Immer mehr Piraten sind unter uns
POLITIK | IM GESPRÄCH (24.09.2009)
Von Michael Billig
Vor drei Jahren hat sich die Piratenpartei gegründet. Zur Europawahl dieses Jahr zählte sie in Deutschland 1400 Mitglieder. Inzwischen beträgt die Mannschaftsstärke mehr als 8500. Wir haben mit ihrem Kapitän im Bund, der Physiker Jens Seipenbusch (41), über Gründe für diesen Boom, Ziele der Freibeuter und politische Scharmützel gesprochen.



So wird über die Piratenpartei gedacht (42 sec.)
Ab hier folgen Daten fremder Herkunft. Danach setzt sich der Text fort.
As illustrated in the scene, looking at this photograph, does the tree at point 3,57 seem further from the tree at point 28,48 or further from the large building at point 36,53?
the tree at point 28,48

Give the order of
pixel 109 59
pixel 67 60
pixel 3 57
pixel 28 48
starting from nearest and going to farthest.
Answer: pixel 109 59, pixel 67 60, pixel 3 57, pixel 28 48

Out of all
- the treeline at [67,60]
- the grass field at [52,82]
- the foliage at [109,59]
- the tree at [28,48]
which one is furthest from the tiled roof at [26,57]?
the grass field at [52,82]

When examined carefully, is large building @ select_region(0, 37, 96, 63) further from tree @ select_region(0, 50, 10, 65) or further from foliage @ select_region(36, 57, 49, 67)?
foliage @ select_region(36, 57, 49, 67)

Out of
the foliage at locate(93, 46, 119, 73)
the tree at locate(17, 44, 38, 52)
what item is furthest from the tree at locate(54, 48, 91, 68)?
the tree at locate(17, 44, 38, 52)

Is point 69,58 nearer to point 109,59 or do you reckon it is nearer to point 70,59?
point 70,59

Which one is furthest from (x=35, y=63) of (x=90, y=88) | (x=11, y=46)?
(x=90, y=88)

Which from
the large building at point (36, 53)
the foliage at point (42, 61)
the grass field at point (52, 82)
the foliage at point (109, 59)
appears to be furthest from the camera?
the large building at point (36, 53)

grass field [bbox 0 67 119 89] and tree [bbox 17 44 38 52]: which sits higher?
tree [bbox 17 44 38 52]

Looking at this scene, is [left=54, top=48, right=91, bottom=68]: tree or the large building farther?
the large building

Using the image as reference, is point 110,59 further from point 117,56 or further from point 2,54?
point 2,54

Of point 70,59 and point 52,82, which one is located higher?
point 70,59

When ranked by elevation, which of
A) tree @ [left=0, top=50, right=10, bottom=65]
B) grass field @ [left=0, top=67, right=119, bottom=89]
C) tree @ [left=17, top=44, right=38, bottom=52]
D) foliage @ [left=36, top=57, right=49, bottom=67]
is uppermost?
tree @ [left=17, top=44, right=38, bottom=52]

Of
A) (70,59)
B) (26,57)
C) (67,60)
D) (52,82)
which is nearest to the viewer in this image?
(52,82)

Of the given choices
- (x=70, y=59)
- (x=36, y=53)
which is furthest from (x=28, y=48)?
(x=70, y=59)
iley: Herr Seipenbusch, viele Menschen kennen die Piratenpartei noch nicht, andere schrecken schon vor dem Namen zurück. Wie wollen sie am Sonntag die Fünf-Prozent-Marke knacken?

Jens Seipenbusch: Es ist unser Hauptwahlkampfziel, uns weiter bekannt zu machen. Im Internet gelingt das sehr gut. Aber der wesentliche Teil der Wähler ist außerhalb des Internets zu erreichen. Da haben wir seit der Europawahl erhebliche Fortschritte gemacht. Wir haben mehr Geld eingesetzt. Deswegen haben wir mehr Plakate aufgehängen und in vielen Städten Stände und Treffen organisieren können. Außerdem erleben wir häufig, dass Eltern und Großeltern unser Mitglieder sich fragen: Was ist eigentlich die Piratenpartei?

###bild###iley:Die Piraten erlangen auch dadurch Bekannheit, dass sie sich gegen die Sperre von Internetseiten mit Kinderpornografie aussprechen. Glauben Sie nicht, dass das ein schlechtes Bild auf die Partei wirft?

Seipenbusch: Das kann gut sein. Es kann aber auch gut sein, dass die Wähler das differenzierter sehen. Das Zugangserschwerungsgesetz soll Kinderpornografie bekämpfen, tut es aber nicht. Dieses Gesetz ist nicht primär von der Piratenpartei kritisiert worden, sondern von einer großen Koalition im Netz. Es gab eine Petition dagegen. Sie hat 136.000 Unterstützer gehabt. Darin sieht man schon, dass das ein Thema von Netzpolitik allgemein ist. Ich denke, dass wir gegen Zugangssperren sind, schadet uns nicht, es macht uns eher glaubwürdig.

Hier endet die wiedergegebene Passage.